Use Elements when you need:
- A fully branded checkout
- Custom pricing or complex UI logic
- Tight control over layout and upsells
- More flexibility in how the payment form behaves
Use Checkout when you want:
- Faster launch
- Less front-end work
- Less checkout-page security surface
- A hosted payment page with less implementation burden
If you need saved cards or subscriptions
Use a SetupIntent to save a payment method for future use.

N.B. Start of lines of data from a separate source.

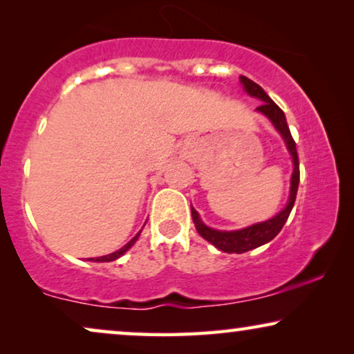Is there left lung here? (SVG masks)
<instances>
[{
	"label": "left lung",
	"instance_id": "8db88e82",
	"mask_svg": "<svg viewBox=\"0 0 354 354\" xmlns=\"http://www.w3.org/2000/svg\"><path fill=\"white\" fill-rule=\"evenodd\" d=\"M240 82L243 84V88L246 93L253 96V98H258L263 101L261 106L256 108V111L261 114H264L266 118L272 122L275 130L280 133V137L283 138L285 147H287L290 156H292L293 172H292V177H290L288 201L287 205H285V207H282V211H279L277 214L270 217L268 221L256 222V224L243 227V229H239V230L211 229V227H207L205 222L201 221L200 214H198L195 207L192 206V217H193V222H195L198 234H200L205 240L209 241V243L214 245L217 250L225 251V253H236V254L246 253V251L258 248V246L269 243L270 240L275 239V235L282 230V227L288 219L290 212L293 209L295 200H297L298 183H299V162H298L297 143H295L292 133H290L283 111L269 98L268 93H266L258 84H254V82L250 80L248 77L241 75Z\"/></svg>",
	"mask_w": 354,
	"mask_h": 354
}]
</instances>
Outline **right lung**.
Returning a JSON list of instances; mask_svg holds the SVG:
<instances>
[{"instance_id": "add662e5", "label": "right lung", "mask_w": 354, "mask_h": 354, "mask_svg": "<svg viewBox=\"0 0 354 354\" xmlns=\"http://www.w3.org/2000/svg\"><path fill=\"white\" fill-rule=\"evenodd\" d=\"M140 234H142V230H140V232H138V234H137V235H135V236H133V239H132V240H130L127 245H124V246H122V248H120V250H118V251H114V253H111V254H106V256H100V258H90V261H95V263H109V261H115V259H119V258H120V256H122V254H125V253H127V251H129L130 248H132V246L135 245V241H137V240H138V236H140Z\"/></svg>"}]
</instances>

That is the right pattern for:
- Memberships
- Subscriptions
- Future invoice payments
- Off-session charges
In practice:
- PaymentIntent = charge now
- SetupIntent = save for later
Quick implementation summary
If you want to integrate Stripe Elements into a custom checkout and stay PCI compliant, follow this sequence:
- Create a PaymentIntent on your server
- Render Stripe Elements in the browser
- Confirm the payment with Stripe.js
- Finalize the order from webhooks
- Keep card data out of your systems
- Lock down your checkout page and scripts
- Confirm the correct PCI SAQ with your acquirer or QSA
Bottom line
Stripe Elements is the right building block when you want a custom checkout without handling raw card data yourself. It gives you a branded payment form, Stripe-managed payment handling, and a much smaller PCI footprint than a homegrown card collection flow.
If you want the shortest path to compliance and the lowest checkout security surface, use Stripe Checkout. If you need a custom checkout, use Elements, keep card data inside Stripe’s secure fields, and treat PCI as an ongoing operational control—not a one-time setup step.